Outre des raisons historiques de répulsion/domination, il faut aussi souligner l’importance géopolitique de l’Ukraine, pivot fondamental entre la Russie et l’Europe de l’Ouest. De fait, elle se trouve au carrefour des grands axes routiers et ferroviaires et a été pendant très longtemps la seule voie d’évacuation des hydrocarbures russes. Les enjeux sont aussi économiques car la Russie voudrait que l’Ukraine rejoigne la communauté économique Eurasiatique qu’elle a créée, plutôt que l’UE. Cela est d’autant plus important pour Moscou que le territoire ukrainien est l’un des greniers à blé de l’Europe. D’autre part, l’industrie ukrainienne n’est pas négligeable avec une bonne partie de l’héritage du lobby militaro-industriel soviétique qui s’y trouve encore, comme le symbolise l’aéroport Antonov et ses avions géants près de Kiev. Cela lui donne une place stratégique mais aussi une vulnérabilité.

Sa volonté de se rapprocher de l’UE et de l’OTAN au cours des années 2000 qui témoigne d’une volonté d’émancipation de fait du « grand frère » russe, a eu pour effet de crisper ce dernier. Cela est d’autant plus prégnant après une période d’affaiblissement et d’humiliation consécutive à la chute de l’URSS. Parmi les raisons qui expliquent le conflit actuel, cette dimension politique et affective a été largement négligée. Vladimir Poutine considère la disparition de l’URSS comme « la plus grande catastrophe géopolitique » et son seul objectif consiste donc à restaurer la « grandeur russe ».

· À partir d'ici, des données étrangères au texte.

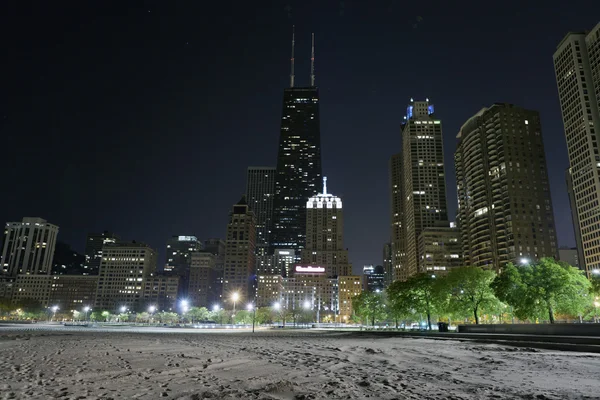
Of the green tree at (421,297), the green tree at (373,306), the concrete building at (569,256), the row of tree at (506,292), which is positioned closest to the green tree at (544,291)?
the row of tree at (506,292)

C’est à cette aune qu’il faut lire les interventions en Tchétchénie en 2000, en Géorgie en 2008, puis en Ukraine, déjà, en 2014. Poutine le disait explicitement dès 2007, mais le monde occidental n’a pas su ou voulu le voir. Nicolas Sarkozy lui a même vendu des bâtiments de guerre Mistral en 2009 avant que le contrat ne soit dénoncé par François Hollande. C’est dans ce contexte qu’il faut replacer le conflit ukrainien actuel. La Russie, qui se vit comme assiégée, cherche à contrôler ses marches proches et veut éviter une extension de l’influence des États-Unis jusqu’à ses frontières. À cela s’ajoute la nécessité stratégique de conserver une façade maritime au sud et un accès aux mers chaudes via la base de Sébastopol qui est une constante historique depuis trois siècles. Les relations et les tensions entre la Russie et l’Ukraine s’inscrivent donc dans une histoire longue dont nous traversons une étape. Celle-ci est peut être décisive dans la mesure où la jeune nation ukrainienne, encore fragile et divisée il y a quelques mois, est en train de se forger une identité commune réunissant ses différentes composantes à travers cette épreuve.